> TEXT PROVIDED:

====================

The unique hand technique of weaving figured muslin was called jamdani in olden days and the weave was called Dhakai. So the mere fact that we call it 'jamdani sari' today is incorrect; as mentioned, the right word is 'Dhakai sari' referring to today's jamdani sari. Jamdani is Persian figured loom embroidery with geometric and floral designs. It is an heirloom weave, which we are all passionate about and there is no denying that muslin jamdanis were a big part of our rich heritage.
Weavers who were brought in from Central Asia did Jamdani weaving, since inception. When Muslim gentries and sultans came to this land they bought their own artisans like goldsmiths, architects, weavers and it is their influence that we see in this particular weaving technique; it is more akin to carpet weaving. In earlier days because the yarn count was very high we could make saris that had detailed intricate pit loom embroidery in it; with complicated and sophisticated work. Over the years we have seen that quality of cotton despoiled, even as the engineering became more basic.
However, it did little to tarnish the glory of this art, and even today every woman, regardless of the strata of the society has at least one piece of these beautiful saris. Recently, Dhakais have again woven their way to the hearts of our womenfolk and their popularity seemed to have leaped double fold. However this story has a twist. Like all things, Dhakais are being given a contemporary look; some try to call it a designer's touch and others, in rather a blunt manner call it murder.
How the old happened
The weavers' sheer sensitivity to create a new art form is translated into exquisite Jamdani design through a technique only known to them. Not all weavers are designers. And this fact comes across in today's Dhakais. To explain it further, master weavers of yesteryears took inspirations from their natural surroundings, be it the solar system, the stars in the night sky, or even a broken comb; they took inspiration from what they saw. This fact is reflected on some of the traditional designs- bhanga kahoi (broken comb), kauar thang (crow's feet), chinir bashon bhanga (broken sugar bowl), and ek anguilla (one fingered). Who would think that a crow's foot has aesthetic value? Everyday life struck the designers and mind-blowing designs flowed freely on the handloom.

====================

> DATASET ROWS:
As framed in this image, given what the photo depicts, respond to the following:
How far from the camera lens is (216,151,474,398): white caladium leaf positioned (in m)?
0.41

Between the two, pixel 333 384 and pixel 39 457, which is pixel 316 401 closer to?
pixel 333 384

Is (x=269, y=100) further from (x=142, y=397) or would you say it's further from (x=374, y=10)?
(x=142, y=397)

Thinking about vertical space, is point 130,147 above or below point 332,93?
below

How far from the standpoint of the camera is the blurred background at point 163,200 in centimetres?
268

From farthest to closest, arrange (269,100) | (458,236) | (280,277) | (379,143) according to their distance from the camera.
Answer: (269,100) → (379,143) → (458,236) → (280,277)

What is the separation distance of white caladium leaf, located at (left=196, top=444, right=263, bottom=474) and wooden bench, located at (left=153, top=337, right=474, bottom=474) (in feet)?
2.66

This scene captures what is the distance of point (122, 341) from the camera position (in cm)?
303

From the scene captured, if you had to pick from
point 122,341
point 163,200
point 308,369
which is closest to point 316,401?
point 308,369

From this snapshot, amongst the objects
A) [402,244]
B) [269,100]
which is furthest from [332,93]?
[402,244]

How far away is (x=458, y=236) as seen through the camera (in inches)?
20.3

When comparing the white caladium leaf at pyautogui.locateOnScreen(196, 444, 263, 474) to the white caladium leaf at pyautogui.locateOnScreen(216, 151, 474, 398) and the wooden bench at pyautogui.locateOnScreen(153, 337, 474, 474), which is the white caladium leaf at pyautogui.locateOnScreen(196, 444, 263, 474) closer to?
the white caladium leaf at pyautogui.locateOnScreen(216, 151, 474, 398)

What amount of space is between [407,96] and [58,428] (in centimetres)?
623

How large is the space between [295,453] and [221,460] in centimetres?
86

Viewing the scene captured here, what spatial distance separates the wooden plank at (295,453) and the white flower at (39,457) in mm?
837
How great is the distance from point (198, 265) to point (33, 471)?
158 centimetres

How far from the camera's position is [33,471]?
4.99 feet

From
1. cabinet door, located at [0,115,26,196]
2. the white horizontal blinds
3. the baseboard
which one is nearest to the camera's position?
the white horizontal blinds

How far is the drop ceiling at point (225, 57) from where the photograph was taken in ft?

====================

> PROBLEM SET:
• a. Name every traditional design the jamdani text lists, with the English meaning given for each.
• b. Using the jamdani text, answer each question on its own line:
(i) What was the weave called in olden days?
(ii) What kind of weaving is the technique described as more akin to?
(iii) From where were the weavers brought in?
• c. Return the jamdani text from "How the old" up to and including "on the handloom.", word for word.

> RESULTS IN ORDER:
• a.
- bhanga kahoi (broken comb)
- kauar thang (crow's feet)
- chinir bashon bhanga (broken sugar bowl)
- ek anguilla (one fingered)

• b.
(i) Dhakai
(ii) Carpet weaving
(iii) Central Asia

• c.
How the old happened
The weavers' sheer sensitivity to create a new art form is translated into exquisite Jamdani design through a technique only known to them. Not all weavers are designers. And this fact comes across in today's Dhakais. To explain it further, master weavers of yesteryears took inspirations from their natural surroundings, be it the solar system, the stars in the night sky, or even a broken comb; they took inspiration from what they saw. This fact is reflected on some of the traditional designs- bhanga kahoi (broken comb), kauar thang (crow's feet), chinir bashon bhanga (broken sugar bowl), and ek anguilla (one fingered). Who would think that a crow's foot has aesthetic value? Everyday life struck the designers and mind-blowing designs flowed freely on the handloom.